Apparently this isn't a typo, HTML 5 really has no DTD. Hasn't the industry already wasted enough developer-years trying to parse tag soup? Are we really going to make this disastrous blunder again?
What blunder are you talking about? HTML4.01 has DTD, XHTML1.0 has DTD, did it help in any way?
Tag soup is already there and will stay for a long time.
From all the specs so far HTML5 has the best description how to deal with it.
Yes, I do think they helped. Before HTML 2, validation didn't exist, so whether or not a document's markup made any sense was merely an opinion. "Best viewed with" was the order of the day because there was no way to know whether a browser would handle a document reasonably other than testing them together.
The web mostly interoperates now, but if we eliminate validation with HTML 5 I fully expect a return to the trainwreck we faced in 1995.
First, not having DTD is not the same as not being able to validate: there is a validator for HTML5, validator.nu.
You can also use XML serialization of HTML5 and XML tools to make sure your document is valid XML.
Second, having means to validate markup does not mean that authors will care and do that: what portion of document having doctype with dtd slapped on top are actually valid?
Good markup is not produced by tools, but by those who care.
Thanks! http://about.validator.nu/#pitch seems to be using a RELAX NG schema instead of a DTD, which is fine, though it's not clear where the schema actually came from. The draft alludes to "Criteria that cannot be expressed by a DTD, but can still be checked by a machine", and that's a good sign. But I can't find any formalized list of those criteria, and that's really not.
And sure, there will always be overworked or ignorant authors who roll out slipshod work. But I at least want it to be possible to expect better, as it was not before we had the first DTD for HTML.
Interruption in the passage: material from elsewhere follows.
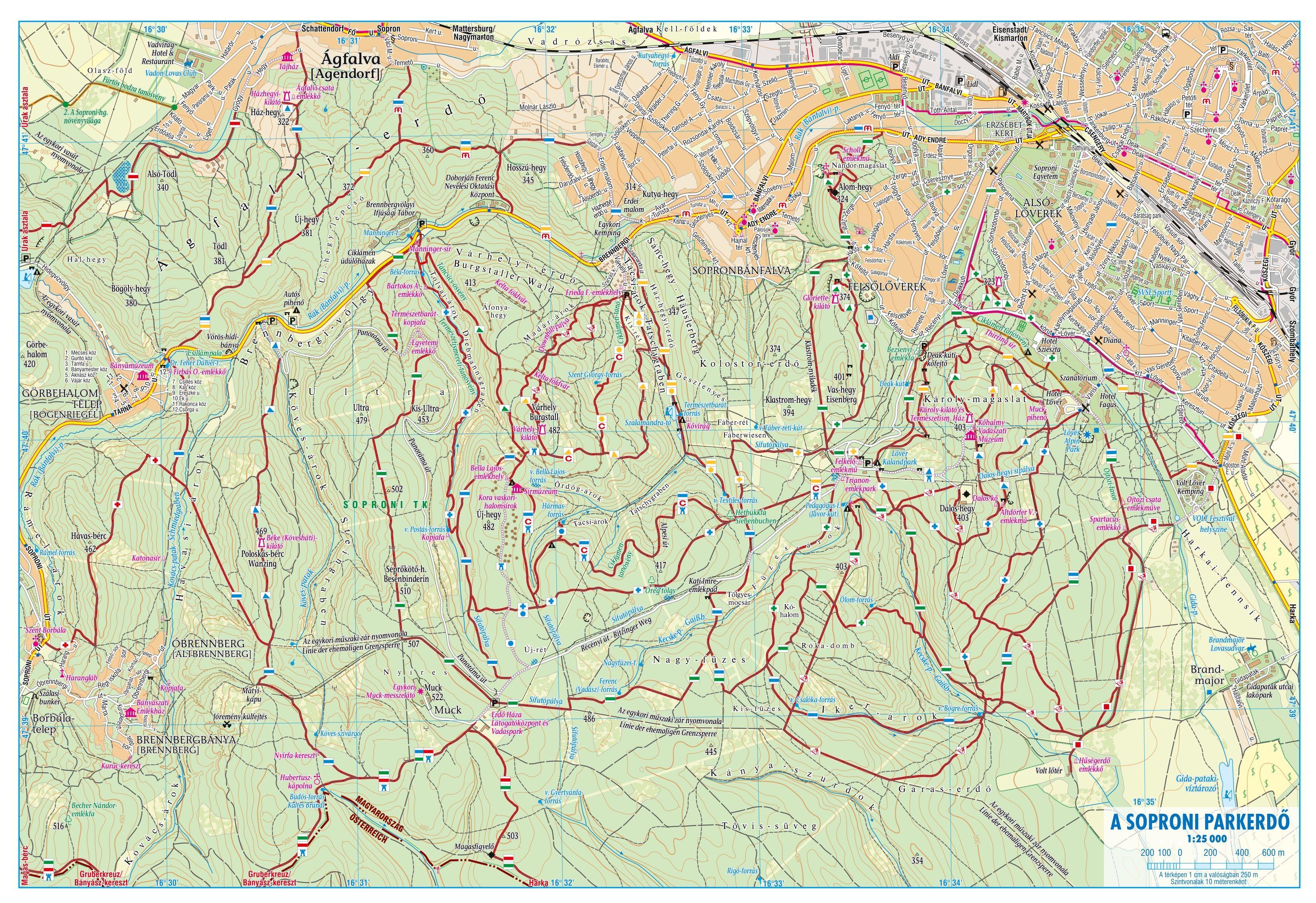 Fertő-Szigetköz: Sample map 1:25.000 Sopron park forest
More clearly, you are conflating two things: a Document Type Definition, which HTML5 does not have (since it is not an SGML application) and a Document Type Declaration, which HTML5 does have.
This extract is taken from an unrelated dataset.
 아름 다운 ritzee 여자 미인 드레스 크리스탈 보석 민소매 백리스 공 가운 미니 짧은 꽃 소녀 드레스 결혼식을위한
The former is (glossing over a lot here) an SGML document outlining the grammar and vocabulary of a particular markup language. The latter is a statement that a document uses a particular markup language. And such a statement does not require or imply the existence of a corresponding formal SGML definition of the language.
Right, they removed the public and system identifiers from the declaration because there will be no SGML DTD to point at. But as far as I can tell, the current draft fails to provide an official schema of any kind to take the place of a DTD.
That's because the specification instead defines the manner in which HTML5 documents should be parsed. In theory someone can provide an XML schema which defines the rules for the XML serialization of HTML5, but parsing HTML5 as HTML isn't something which (so far as I know) can be expressed in a standard machine-readable schema format.
The downside is you don't have "drop this file into an SGML parser and it works". But since that never worked with real-world SGML-based HTML anyway, the upside is that you get a parsing mechanism which actually handles the sorts of things you'll encounter in the wild.
I was also very dubious about HTML 5 until I attended a talk last May given by Mike Smith (http://sideshowbarker.net/). Slides here (for what they're worth without the talking to go with them):
Previously I was quite pro XHTML but now, not so much. Mike mentioned in his talk that he did not think that XHTML 2 specification would ever come to fruition and it appears that he was correct. The XHTML 2 Working Group's charter will expire at the end of this year and not be renewed. So it's looking more and more likely that HTML 5 is our future.
Mike seemed like a knowledgeable guy with his head screwed on right. I don't think he and the others working on HTML 5 would be doing anything to set the web back. I'm sure there will be good options for people to validate their HTML 5 mark-up.